6. Relationships are essential

I’ve talked about how short sales require significantly more paperwork than a standard transaction. Aside from the obvious challenges this creates, it also creates another, more subtle challenge.

When a problem arises during a short sale, such as an error in the paperwork or missing info or any number of other things that could go wrong in this type of transaction, you want to be more than just a number to the lender.

Having the right relationships already in place helps ensure that they’ll contact you right away when they identify a problem and will be more willing to work through that problem rather than just killing the deal.

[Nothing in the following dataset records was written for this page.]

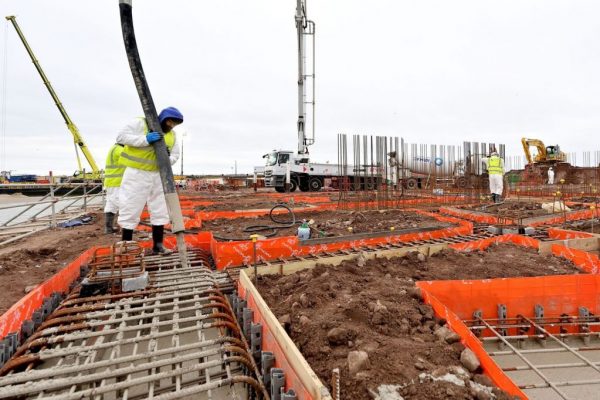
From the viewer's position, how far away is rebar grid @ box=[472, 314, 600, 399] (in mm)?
2578

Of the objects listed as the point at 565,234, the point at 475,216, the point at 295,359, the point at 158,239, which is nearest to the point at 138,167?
the point at 158,239

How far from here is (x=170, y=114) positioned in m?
3.71

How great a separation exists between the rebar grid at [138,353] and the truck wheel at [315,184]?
16682 millimetres

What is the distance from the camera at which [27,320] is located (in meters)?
2.57

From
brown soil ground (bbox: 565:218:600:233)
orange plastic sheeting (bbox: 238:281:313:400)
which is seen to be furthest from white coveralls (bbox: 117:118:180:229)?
brown soil ground (bbox: 565:218:600:233)

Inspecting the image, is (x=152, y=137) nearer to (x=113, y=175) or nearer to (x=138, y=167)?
(x=138, y=167)

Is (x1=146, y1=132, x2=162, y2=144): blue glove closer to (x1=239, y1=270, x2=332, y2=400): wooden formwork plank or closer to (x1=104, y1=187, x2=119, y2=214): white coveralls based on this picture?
(x1=239, y1=270, x2=332, y2=400): wooden formwork plank

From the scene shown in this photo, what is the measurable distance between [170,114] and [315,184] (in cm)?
1640

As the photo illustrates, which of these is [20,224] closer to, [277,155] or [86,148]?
[277,155]

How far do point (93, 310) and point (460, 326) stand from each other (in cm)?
283

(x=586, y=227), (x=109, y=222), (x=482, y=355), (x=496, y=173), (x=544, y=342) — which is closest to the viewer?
(x=482, y=355)

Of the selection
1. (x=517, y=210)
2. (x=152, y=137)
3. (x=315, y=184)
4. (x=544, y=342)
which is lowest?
(x=544, y=342)

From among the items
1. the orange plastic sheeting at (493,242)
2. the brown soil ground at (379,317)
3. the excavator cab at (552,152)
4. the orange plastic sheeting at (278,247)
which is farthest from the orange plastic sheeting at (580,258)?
the excavator cab at (552,152)

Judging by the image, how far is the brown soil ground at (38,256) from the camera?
324 cm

Relationships also help you to get the right answers in a timely manner.

Another benefit that comes from the right relationships is that when you have a track record of successfully closing short sales with a particular lender, their team knows you can deliver, and you’ll get more flexibility and support from them.

Relationships with the right people are essential to a smooth short sale process.

7. Everything is negotiable

Because a short sale tends to be more stressful than a traditional transaction, homeowners and agent alike are often reluctant to negotiate some aspects of the deal.

I understand the mindset. This is a high-stakes situation, and they’re scared to blow up the deal. But taking everything at face value can be a disservice to both the homeowner and the lender.

It can result in more costs for the homeowner, and if the deal can’t be closed because someone was afraid to negotiate, both the homeowner and the lender lose because that forces a foreclosure.

Everything in a short sale is negotiable. This includes what the lender is willing to accept at a payoff amount, to HOA fees, IRS liens and literally every other part of the transaction. You just need to be able to make your case justifying your position.

The rule I live by is never accept no. So many transactions that I have successfully closed wouldn’t have happened if I didn’t have that perspective.